Tuesday, March 03, 2009

houhai

We decided to try to catch a cab to our next destination, Houhai. We managed to find a “rickshaw” (I can’t stop calling them tuktuks, which is what they are.) This wound up costing twice as much as the 10 kuai a taxi would have, but he got to us first, and he entertained Yili on the way. Yili tells me later that he looked at me, and asked her “is he paying or are you paying? Cause if he’s paying, I’m going to charge a lot more.” Assuming I didn’t know about how far it was, or that taxi rides that short are the minimum ten kuai. Anyway, on the way, he was a chatterbox, and kept asking Yili about the number of Americans, and asking if she knew any American girls, since he thought marrying his son off to an American was a pretty good idea. She said she’d pass that along.

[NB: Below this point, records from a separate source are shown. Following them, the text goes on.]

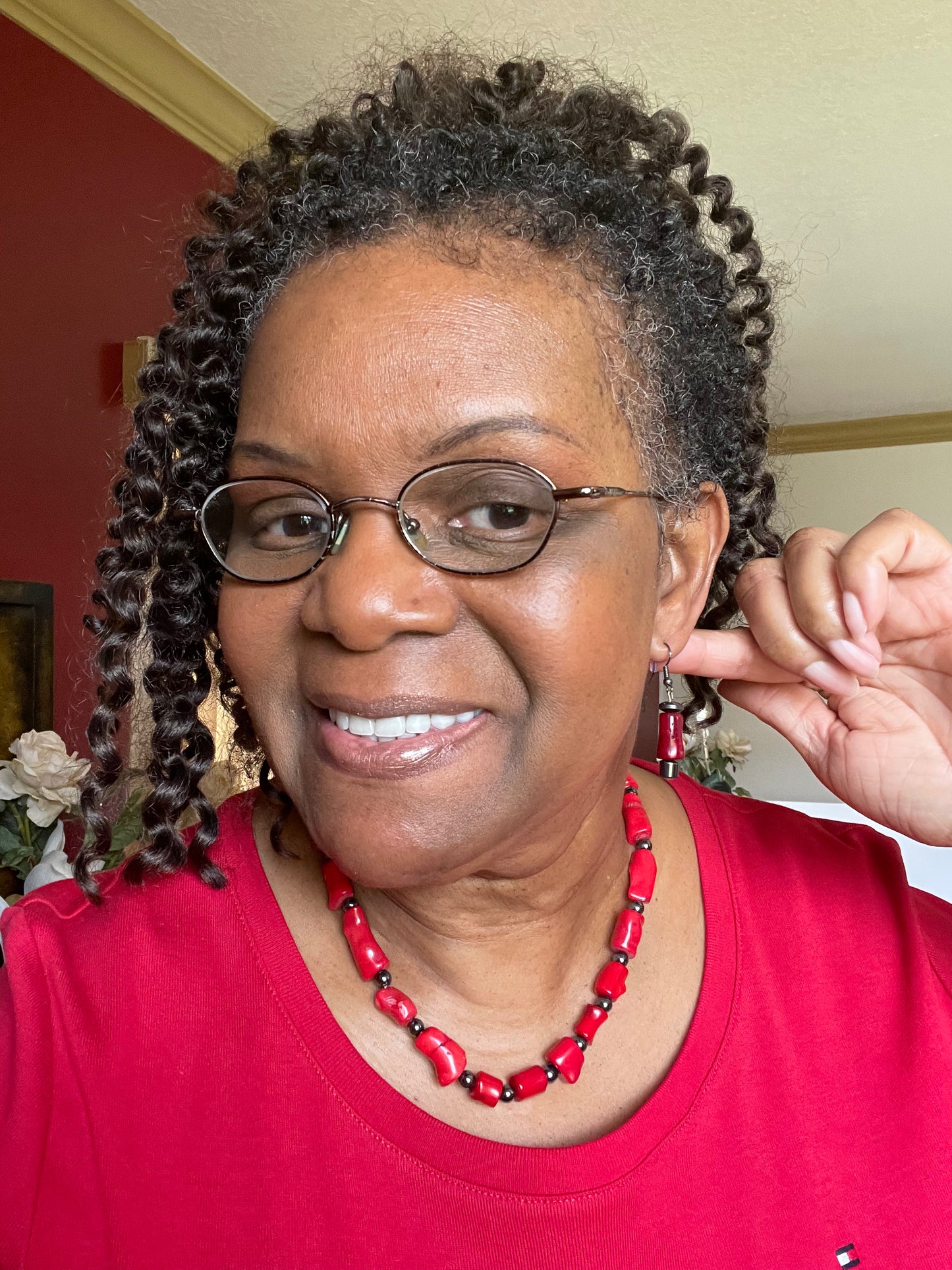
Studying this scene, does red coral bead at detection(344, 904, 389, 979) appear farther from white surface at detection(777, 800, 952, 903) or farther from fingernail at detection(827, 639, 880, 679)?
white surface at detection(777, 800, 952, 903)

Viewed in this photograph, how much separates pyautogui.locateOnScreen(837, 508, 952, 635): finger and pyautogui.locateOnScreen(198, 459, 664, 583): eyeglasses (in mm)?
329

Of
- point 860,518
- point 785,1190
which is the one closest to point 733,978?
point 785,1190

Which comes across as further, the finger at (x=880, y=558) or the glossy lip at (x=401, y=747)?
the finger at (x=880, y=558)

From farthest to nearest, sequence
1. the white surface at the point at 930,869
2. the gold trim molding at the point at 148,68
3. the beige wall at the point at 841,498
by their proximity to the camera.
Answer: the beige wall at the point at 841,498
the white surface at the point at 930,869
the gold trim molding at the point at 148,68

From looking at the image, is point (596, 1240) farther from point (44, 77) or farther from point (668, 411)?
point (44, 77)

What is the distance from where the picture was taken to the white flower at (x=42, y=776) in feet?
6.19

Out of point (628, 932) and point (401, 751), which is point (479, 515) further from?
point (628, 932)

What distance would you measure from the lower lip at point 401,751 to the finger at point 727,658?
463mm

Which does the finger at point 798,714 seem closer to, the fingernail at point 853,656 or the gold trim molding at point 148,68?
the fingernail at point 853,656

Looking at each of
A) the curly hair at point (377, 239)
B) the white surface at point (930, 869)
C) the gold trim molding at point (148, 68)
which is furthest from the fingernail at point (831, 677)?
the gold trim molding at point (148, 68)

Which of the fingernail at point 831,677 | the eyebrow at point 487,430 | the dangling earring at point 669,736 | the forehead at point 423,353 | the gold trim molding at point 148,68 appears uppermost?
the gold trim molding at point 148,68

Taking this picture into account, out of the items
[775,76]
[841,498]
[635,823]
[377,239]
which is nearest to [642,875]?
[635,823]

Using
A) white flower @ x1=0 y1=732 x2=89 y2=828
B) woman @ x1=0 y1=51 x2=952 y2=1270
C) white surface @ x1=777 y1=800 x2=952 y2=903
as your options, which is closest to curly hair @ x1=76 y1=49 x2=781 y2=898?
woman @ x1=0 y1=51 x2=952 y2=1270

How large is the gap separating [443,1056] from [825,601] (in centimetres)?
70
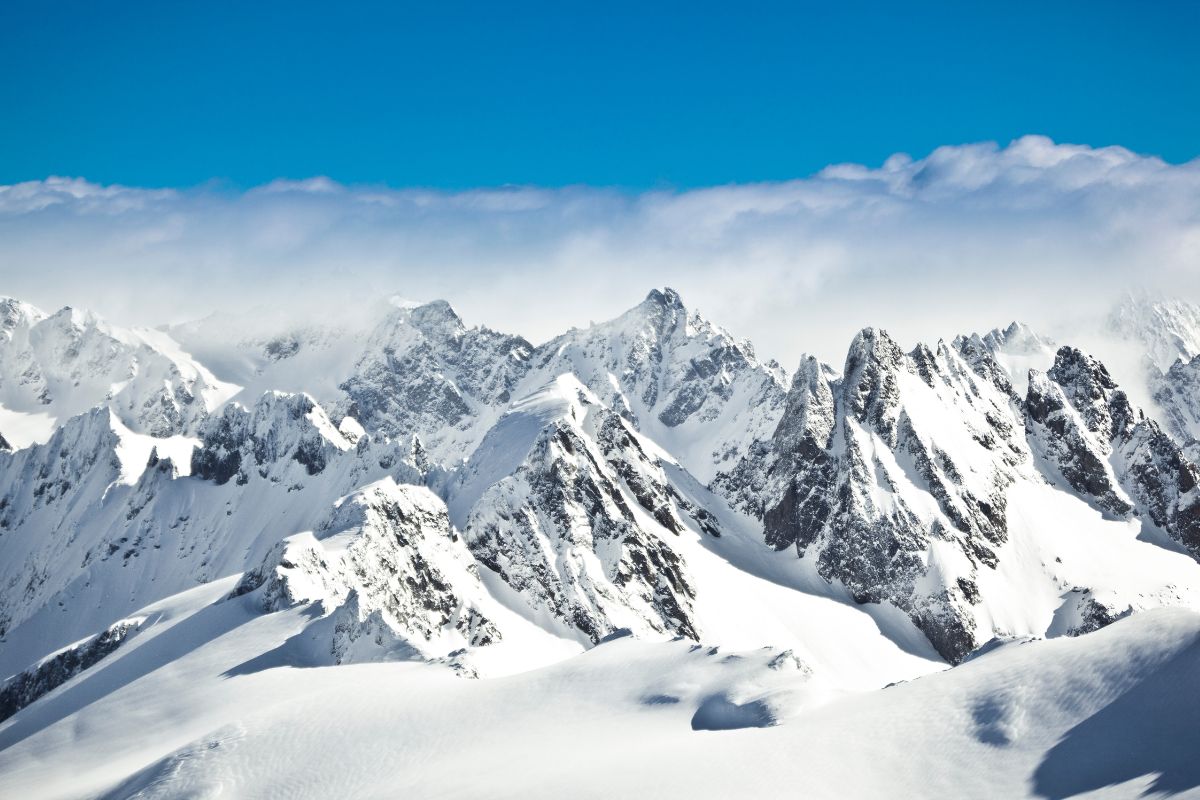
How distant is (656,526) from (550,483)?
20990mm

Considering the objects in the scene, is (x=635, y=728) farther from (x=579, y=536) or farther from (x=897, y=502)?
(x=897, y=502)

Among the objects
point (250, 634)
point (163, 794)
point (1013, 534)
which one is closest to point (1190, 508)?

“Hai” is Mandarin for lake, and essentially, this is the lakes district that is to the west and north of the Forbidden City (no idea what “hou” means – I don’t know even know the tone, let alone the character, so my dictionary says anything from ‘monkey’ to ‘sorrow’. We could call it “sorrowful monkey lake”, but that’s just wishful thinking on my part. I will look it up.) So, what it is, is a road that’s mostly devoted to pedestrian (no guarantees on that in China), all the way around several different lakes, with shops/restaurants/bars around that. Alleyways lead off this road, leading to more of the same (these alleys are called “hutong”.) It’s not too awful for tourists, just a few touts trying to get you into their shops, until you hit the thick bar district. At which point, one bottle of Tsingtao is much like the other, so you’re just negotiating the price then. And seeing if the live music looks ignorable.

The incredible thing to me, is that since the lake is frozen, people stake off an area and rent skates out. I wound up not going, and it might be my biggest regret about Beijing (it has now warmed enough that the ice isn’t thick enough anymore.) Skating on the ice at Houhai is now on my life list of things to do. In addition to traditional ice skates, the vendors have gotten creative, and strapped blades onto all kinds of things, including what look like old school desks (you have ski poles to push yourself) and tricycles (you pedal a front wheel for locomotion, and skid where the back wheels should be.) I even saw something that looked a lot like bumper cars. The place was mobbed with people on a Sunday afternoon. At least several thousand people were on a lake much smaller than Greenlake in Seattle. We saw an old guy hack out a clear area from the ice and, after a crowd pleasing warm up ceremony of some sort, jump in. It wasn’t clear to me what the point of this was – was he passing the hat for change, or just nuts?

At one point, we found chou doufu, or stinky tofu. With some kind of spicy sauce on it. Awfully good on a very cold day. 5 kuai.

Our other coworker, Chris, got into town that night, so we met up with him and went out to eat. Where we learned that the vegetarian menu just means that it has vegetables in it. The lotus root stuffed with pork didn't taste like much.